In the 2012 Nagpur Municipal Corporation election, it took the support of two IUML corporators to retain power after falling short of the majority.

Earlier, in 2004, Atal Bihari Vajpayee as prime minister famously sent the IUML’s Lok Sabha member, late E Ahamed, to Geneva to represent India at the United Nations.

Many will be curious to know what the BJP thinks of the IUML now — after Thangal’s pro-mandir remarks.

But, what really is the IUML’s ideology? Is it really communal as widely perceived?

Close observers see it as a “communitarian” rather than a communal party in that while it strives to protect and promote Muslim interests, it does so without confronting or alienating other communities.

According to well-known commentator Shajahan Madampat, who has written extensively about it, the IUML has been “often illiberal, sometimes corrupt and opportunistic, but never communal”.

“The IUML has never mobilized its cadre nor used its political clout to create religious divides,” he has written, pointing out that it is bitterly opposed to identity-centered Muslim groups.

Krishna Ananth, professor of history at Sikkim University, said that the IUML has “in the past, taken some regressive positions with regard to the Uniform Civil Code and the Shah Bano case” but has largely operated within the “secular and constitutional framework”.

The Left has accused the IUML of “flirting with communalism” but avoided calling it communal.

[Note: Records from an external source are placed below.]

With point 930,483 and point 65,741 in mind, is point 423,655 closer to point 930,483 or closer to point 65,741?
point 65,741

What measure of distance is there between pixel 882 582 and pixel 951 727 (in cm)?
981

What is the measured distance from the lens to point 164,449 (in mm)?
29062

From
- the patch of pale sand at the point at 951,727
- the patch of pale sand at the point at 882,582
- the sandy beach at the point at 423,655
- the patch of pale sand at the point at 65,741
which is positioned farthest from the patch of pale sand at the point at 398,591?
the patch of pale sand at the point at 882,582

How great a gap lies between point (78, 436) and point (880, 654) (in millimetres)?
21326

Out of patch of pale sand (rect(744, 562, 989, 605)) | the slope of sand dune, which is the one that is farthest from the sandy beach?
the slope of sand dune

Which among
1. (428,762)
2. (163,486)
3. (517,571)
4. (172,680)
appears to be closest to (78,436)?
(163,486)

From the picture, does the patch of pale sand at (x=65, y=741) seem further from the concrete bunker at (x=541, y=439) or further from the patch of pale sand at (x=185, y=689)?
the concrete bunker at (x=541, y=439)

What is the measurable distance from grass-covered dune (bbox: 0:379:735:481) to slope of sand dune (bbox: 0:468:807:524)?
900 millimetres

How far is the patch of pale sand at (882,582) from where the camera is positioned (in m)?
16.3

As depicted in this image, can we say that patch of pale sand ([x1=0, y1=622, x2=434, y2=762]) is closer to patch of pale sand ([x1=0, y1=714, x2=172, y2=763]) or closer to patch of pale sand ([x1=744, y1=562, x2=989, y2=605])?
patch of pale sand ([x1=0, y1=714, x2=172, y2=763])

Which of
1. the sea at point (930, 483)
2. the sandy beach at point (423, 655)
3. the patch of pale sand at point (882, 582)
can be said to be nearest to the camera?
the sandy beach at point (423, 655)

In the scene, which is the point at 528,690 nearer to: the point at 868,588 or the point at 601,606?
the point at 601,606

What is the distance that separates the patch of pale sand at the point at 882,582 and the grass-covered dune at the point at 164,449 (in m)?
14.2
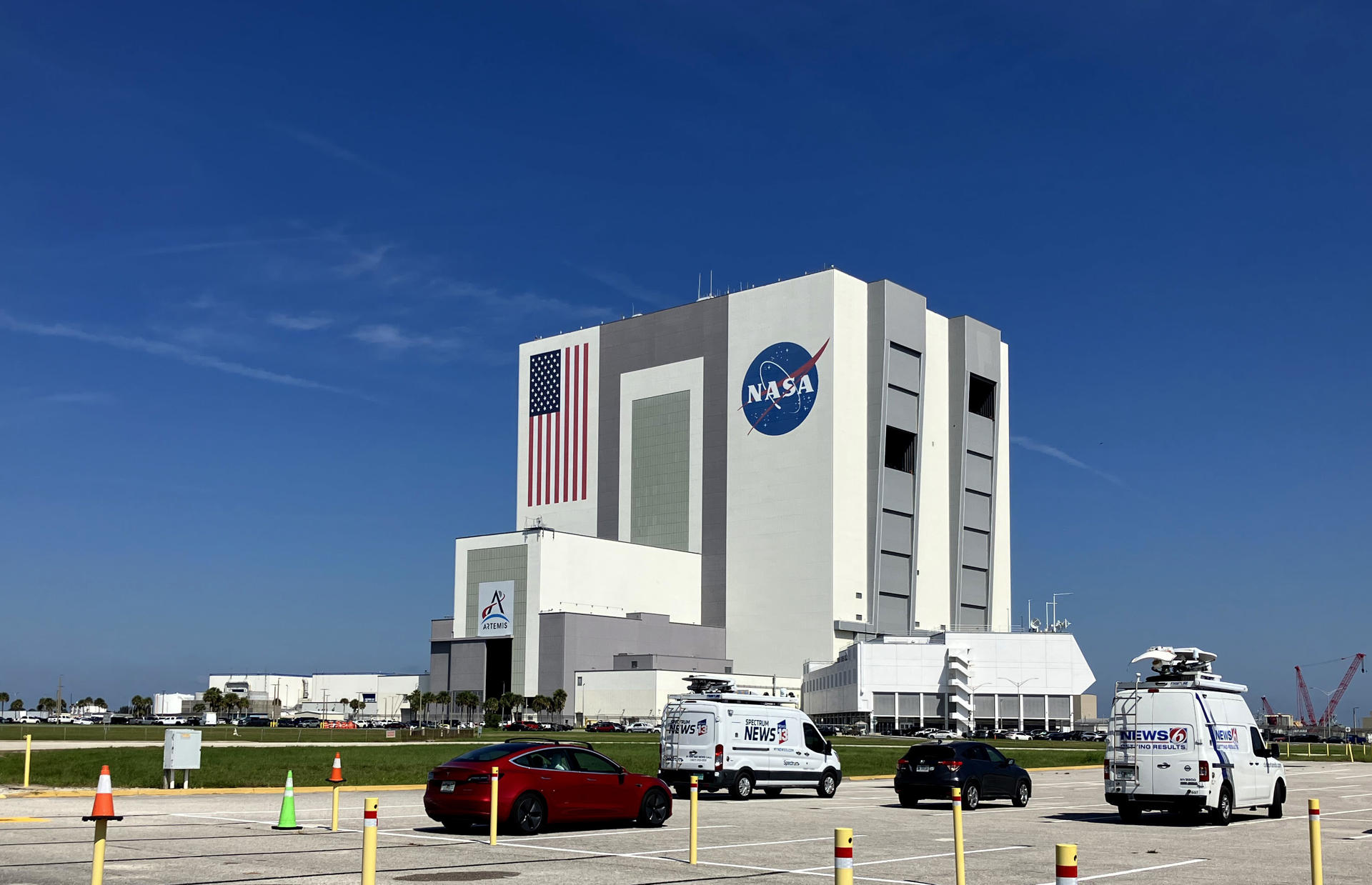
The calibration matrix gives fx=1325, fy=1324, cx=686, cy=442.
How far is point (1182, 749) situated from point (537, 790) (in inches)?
507

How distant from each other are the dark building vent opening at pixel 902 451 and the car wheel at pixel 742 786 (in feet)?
332

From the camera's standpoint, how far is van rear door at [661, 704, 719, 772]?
114ft

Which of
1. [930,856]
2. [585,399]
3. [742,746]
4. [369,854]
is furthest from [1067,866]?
[585,399]

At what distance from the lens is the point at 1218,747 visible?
2653 centimetres

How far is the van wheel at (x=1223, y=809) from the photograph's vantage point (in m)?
26.5

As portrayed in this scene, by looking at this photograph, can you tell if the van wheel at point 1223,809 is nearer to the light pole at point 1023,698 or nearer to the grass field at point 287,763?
the grass field at point 287,763

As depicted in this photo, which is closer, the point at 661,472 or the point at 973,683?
the point at 973,683

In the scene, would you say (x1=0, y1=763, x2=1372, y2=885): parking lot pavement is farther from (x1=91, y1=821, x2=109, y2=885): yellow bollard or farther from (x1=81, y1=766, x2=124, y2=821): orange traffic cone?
(x1=91, y1=821, x2=109, y2=885): yellow bollard

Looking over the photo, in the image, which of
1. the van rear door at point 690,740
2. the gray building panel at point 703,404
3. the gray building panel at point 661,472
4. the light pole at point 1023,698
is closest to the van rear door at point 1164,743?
the van rear door at point 690,740

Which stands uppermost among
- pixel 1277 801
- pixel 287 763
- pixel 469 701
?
pixel 1277 801

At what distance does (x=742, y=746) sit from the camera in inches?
1379

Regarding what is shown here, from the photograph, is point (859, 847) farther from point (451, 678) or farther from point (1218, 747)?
point (451, 678)

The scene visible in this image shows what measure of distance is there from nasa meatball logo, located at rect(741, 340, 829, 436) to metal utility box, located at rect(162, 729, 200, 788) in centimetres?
9892

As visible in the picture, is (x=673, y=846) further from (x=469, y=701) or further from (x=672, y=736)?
(x=469, y=701)
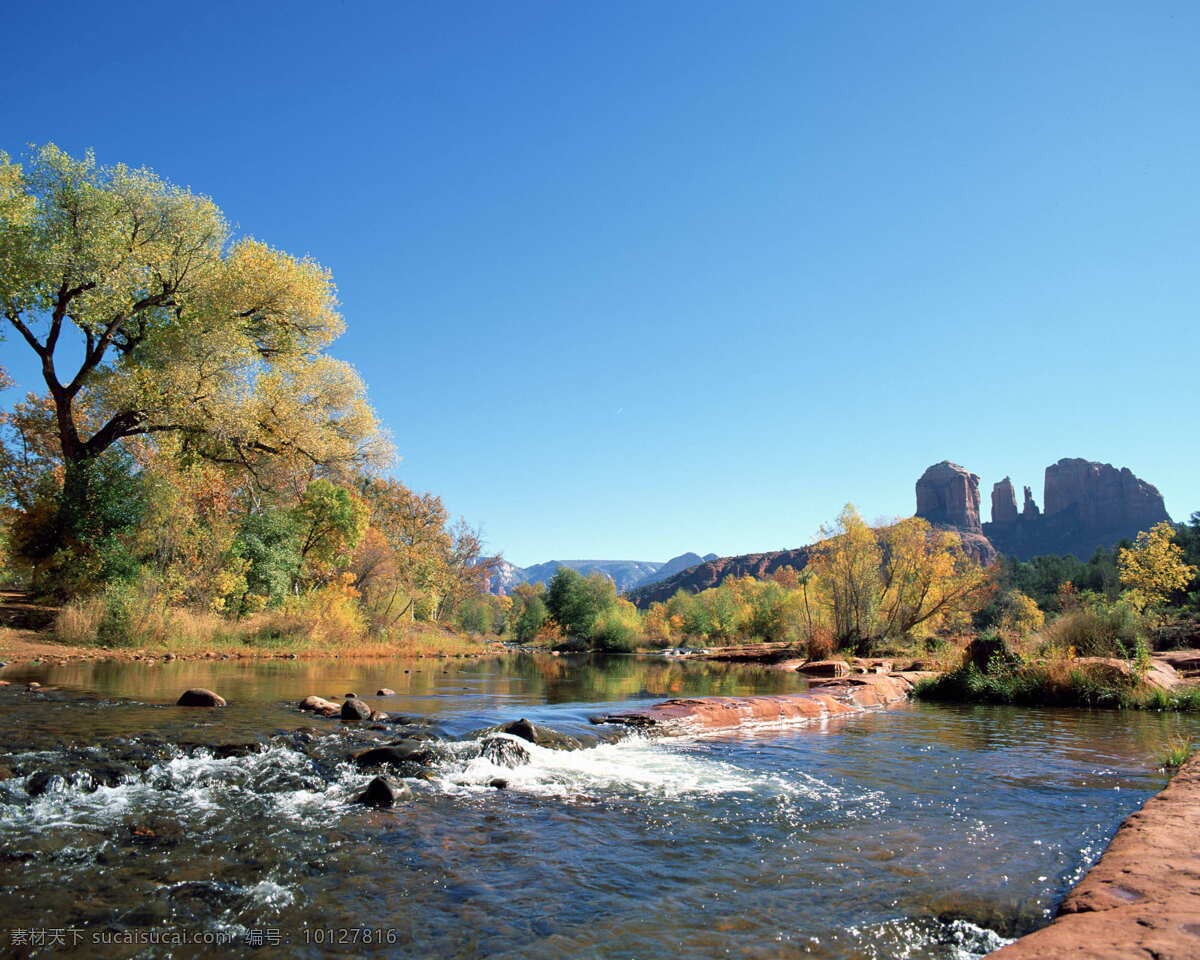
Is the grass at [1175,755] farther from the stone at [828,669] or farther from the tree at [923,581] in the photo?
the tree at [923,581]

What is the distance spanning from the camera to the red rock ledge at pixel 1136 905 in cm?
263

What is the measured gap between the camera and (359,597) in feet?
119

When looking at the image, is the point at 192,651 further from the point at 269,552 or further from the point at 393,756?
the point at 393,756

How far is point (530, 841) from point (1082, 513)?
187 m

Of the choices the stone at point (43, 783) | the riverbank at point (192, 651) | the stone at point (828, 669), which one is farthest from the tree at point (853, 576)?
the stone at point (43, 783)

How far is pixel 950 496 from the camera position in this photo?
179 metres

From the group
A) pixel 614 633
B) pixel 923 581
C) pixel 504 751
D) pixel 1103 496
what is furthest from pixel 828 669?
pixel 1103 496

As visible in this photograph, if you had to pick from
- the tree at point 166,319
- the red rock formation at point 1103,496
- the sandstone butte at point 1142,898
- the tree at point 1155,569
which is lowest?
the sandstone butte at point 1142,898

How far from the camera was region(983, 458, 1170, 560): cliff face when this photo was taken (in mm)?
146125

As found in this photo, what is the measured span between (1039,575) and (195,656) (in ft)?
286

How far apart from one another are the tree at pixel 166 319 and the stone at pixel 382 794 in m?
15.3

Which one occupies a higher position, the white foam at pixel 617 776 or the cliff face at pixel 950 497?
the cliff face at pixel 950 497

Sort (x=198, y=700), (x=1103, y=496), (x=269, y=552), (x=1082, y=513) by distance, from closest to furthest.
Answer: (x=198, y=700) → (x=269, y=552) → (x=1103, y=496) → (x=1082, y=513)

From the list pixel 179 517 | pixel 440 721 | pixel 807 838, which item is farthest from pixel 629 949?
pixel 179 517
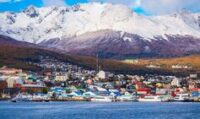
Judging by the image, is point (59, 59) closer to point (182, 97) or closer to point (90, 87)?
point (90, 87)

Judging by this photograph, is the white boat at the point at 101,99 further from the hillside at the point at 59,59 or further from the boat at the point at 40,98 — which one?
the hillside at the point at 59,59

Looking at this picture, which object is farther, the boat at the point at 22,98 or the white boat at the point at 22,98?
the boat at the point at 22,98

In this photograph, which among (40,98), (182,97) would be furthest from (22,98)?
(182,97)

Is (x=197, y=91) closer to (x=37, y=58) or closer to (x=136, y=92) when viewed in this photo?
(x=136, y=92)

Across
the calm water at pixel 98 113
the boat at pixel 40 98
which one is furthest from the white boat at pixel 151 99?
the calm water at pixel 98 113

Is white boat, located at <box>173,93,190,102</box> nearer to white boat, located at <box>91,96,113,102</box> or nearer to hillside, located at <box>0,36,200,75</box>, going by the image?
white boat, located at <box>91,96,113,102</box>

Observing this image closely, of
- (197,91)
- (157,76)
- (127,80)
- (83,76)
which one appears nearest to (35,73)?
(83,76)

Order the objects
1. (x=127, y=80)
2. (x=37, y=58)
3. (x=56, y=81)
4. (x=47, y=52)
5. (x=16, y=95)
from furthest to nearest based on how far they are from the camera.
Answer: (x=47, y=52)
(x=37, y=58)
(x=127, y=80)
(x=56, y=81)
(x=16, y=95)

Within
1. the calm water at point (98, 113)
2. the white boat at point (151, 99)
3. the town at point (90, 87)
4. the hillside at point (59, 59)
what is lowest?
the calm water at point (98, 113)
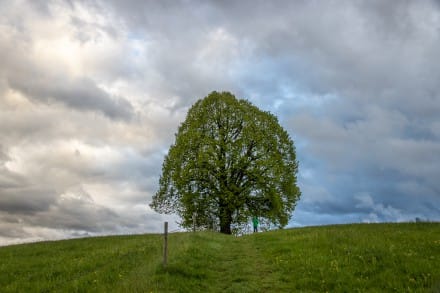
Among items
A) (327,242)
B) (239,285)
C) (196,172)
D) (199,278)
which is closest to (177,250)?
(199,278)

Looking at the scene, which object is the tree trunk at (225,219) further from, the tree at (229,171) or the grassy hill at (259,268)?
the grassy hill at (259,268)

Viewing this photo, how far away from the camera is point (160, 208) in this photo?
4600cm

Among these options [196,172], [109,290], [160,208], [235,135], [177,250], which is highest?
[235,135]

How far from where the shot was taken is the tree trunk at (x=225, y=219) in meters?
42.8

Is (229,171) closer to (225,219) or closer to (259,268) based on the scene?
(225,219)

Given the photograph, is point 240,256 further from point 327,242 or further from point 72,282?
point 72,282

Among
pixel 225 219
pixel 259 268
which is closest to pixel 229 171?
pixel 225 219

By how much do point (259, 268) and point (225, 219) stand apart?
24.1m

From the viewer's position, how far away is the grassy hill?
14891mm

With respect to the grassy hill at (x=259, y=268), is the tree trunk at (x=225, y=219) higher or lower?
higher

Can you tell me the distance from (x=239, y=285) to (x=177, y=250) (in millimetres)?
6869

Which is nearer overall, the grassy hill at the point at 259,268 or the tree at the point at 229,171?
the grassy hill at the point at 259,268

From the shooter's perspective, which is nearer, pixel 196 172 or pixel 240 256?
pixel 240 256

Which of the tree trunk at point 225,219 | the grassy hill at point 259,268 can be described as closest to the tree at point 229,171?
the tree trunk at point 225,219
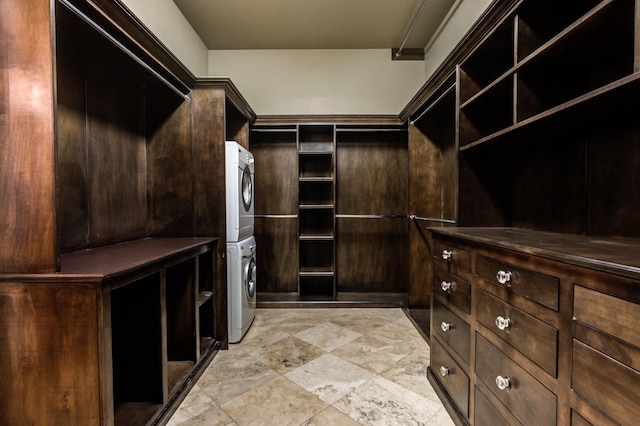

According to Kerala RSS leader PN Easwaran, “while the League is a communal party it does not toe an extremist line”.

To tell the truth, the focus on the IUML is way out of proportion with its size and political significance. It’s a small party with just three Lok Sabha members and basically confined to the Malabar region.

Arguably, the IUML is no epitome of secularism but it’s a lesser of the other “evils” on offer in Muslim politics. This is what Hobson’s choice must feel like.